The skull behind the woman could be a reference to the art historical tradition of memento mori, which serves as a reminder that death is unavoidable. This tradition focuses on the idea that you can be thriving with life (such as the nude woman is) but tomorrow could bring the possibility of death. In Hope I the theme of life, death, and rebirth relate to the similar themes behind the tradition of memento mori. In art, memento mori is often represented by a skull, which we see present in the background of Hope I.

===Model===
The model for this painting was Herma, one of Gustav Klimt’s favorite models. Klimt described Herma as "having a backside more beautiful and more intelligent than the faces of many other models." Hope I was created unexpectedly; one day Herma was supposed to model for Klimt and did not show up. He became concerned and eventually sent someone to see if she was sick. The response that Klimt received was that Herma was not sick, but pregnant. Klimt demanded she come into work regardless of her being pregnant and upon seeing her he decided to make her the model for Hope I. It is believed that Klimt had sexual relations with nearly all his models. However, it is not known whether or not any of the pregnancies depicted in his paintings, such as Herma's, were his offspring.

==Personal life==
This painting may be closer to Gustav Klimt's personal life than one might realize upon first glance. In 1902, a year before Hope I was painted, Klimt had a son, Otto Zimmermann, who died in infancy.
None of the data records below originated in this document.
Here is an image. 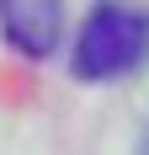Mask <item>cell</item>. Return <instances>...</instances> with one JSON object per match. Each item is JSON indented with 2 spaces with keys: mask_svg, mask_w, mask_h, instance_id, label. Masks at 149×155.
Masks as SVG:
<instances>
[{
  "mask_svg": "<svg viewBox=\"0 0 149 155\" xmlns=\"http://www.w3.org/2000/svg\"><path fill=\"white\" fill-rule=\"evenodd\" d=\"M149 59V11L133 0H101L74 38V75L112 80Z\"/></svg>",
  "mask_w": 149,
  "mask_h": 155,
  "instance_id": "obj_1",
  "label": "cell"
},
{
  "mask_svg": "<svg viewBox=\"0 0 149 155\" xmlns=\"http://www.w3.org/2000/svg\"><path fill=\"white\" fill-rule=\"evenodd\" d=\"M0 27H5L11 48H21L27 59H43L59 43L64 11H59V0H0Z\"/></svg>",
  "mask_w": 149,
  "mask_h": 155,
  "instance_id": "obj_2",
  "label": "cell"
}]
</instances>
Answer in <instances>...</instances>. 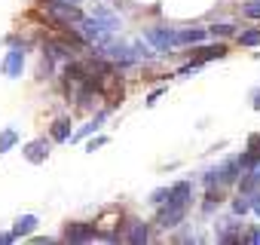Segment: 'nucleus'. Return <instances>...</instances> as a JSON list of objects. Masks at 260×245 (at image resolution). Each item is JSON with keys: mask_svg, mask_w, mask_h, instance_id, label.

The original sketch for the painting Hope I involved a pregnant female with a male next to her comforting her. The death of Klimt's son may have changed the theme of this painting to a memento mori motif. The man in the original sketch has been replaced by the skull figure in the final painting. There is scant documentation of Klimt's personal life, but much is known about his artistic career. Gustav Klimt was born in Austria in 1862 and at the age of fourteen received a grant to study at the Kunstgewerbeschule (The Vienna School of Art). In 1897 Klimt and his friends left the Cooperative Society of Austrian Artists and developed a new artistic movement called the Secession. He became the leader of this movement in Austria.

Klimt was an artist who broke with tradition in his depiction of nude figures. During this period Austrian artists were painting nude females, but these women often portrayed a great story or allegory and the artists covered their bodies with drapery. Klimt was unafraid to depict an exposed nude female without clothing or drapery covering her. The women he depicts, such as the woman in Hope I, have curly, out-of-control hair and he dares to depict their pubic hair as well. Bodily hair, especially pubic hair, was not seen as a beautiful physical trait in women, thus Klimt showed a new way of perceiving the nude female in art with Hope I.

==Controversies==
This new style of Klimt's artwork that included nude, slender, seductive females created controversy between Klimt and the Austrians. They saw Klimt's paintings as sexual and scandalous and their conservative beliefs seemed to clash with what Klimt was trying to create with his artwork. Usually the women Klimt painted were shown as beautiful, powerful, and not subjective to their male partners. This "new woman" was a shock to the people of Austria but it is also one of the reasons Gustav Klimt became such a well-known, successful artist that made a great impact in the world of art history.

Klimt intended to exhibit Hope I in November 1903 at the Vienna Secession Exhibition. He withdrew the painting on the advice of the Minister for Culture and Education. In 1905, Klimt wrote, "at the Klimt exhibition two years ago the painting could not be shown; superior powers prevented it". Then during his interview with Berta Zuckerkandl, in April 1905, he declared "Since the unfortunate State Commission, everyone in Vienna has got into the habit of blaming Minister von Hartel for all my other works, and in the end the Minister for Education must have imagined that he really carried the full responsibility. People seem to think that I was prevented from showing a certain painting in my retrospective because it might shock people. I withdrew it because l did not want to cause embarrassment to the Secession, but l myself would have defended my work."

The painting was then exhibited in the second exhibition of the Deutscher Künstlerbund in 1905 in Berlin.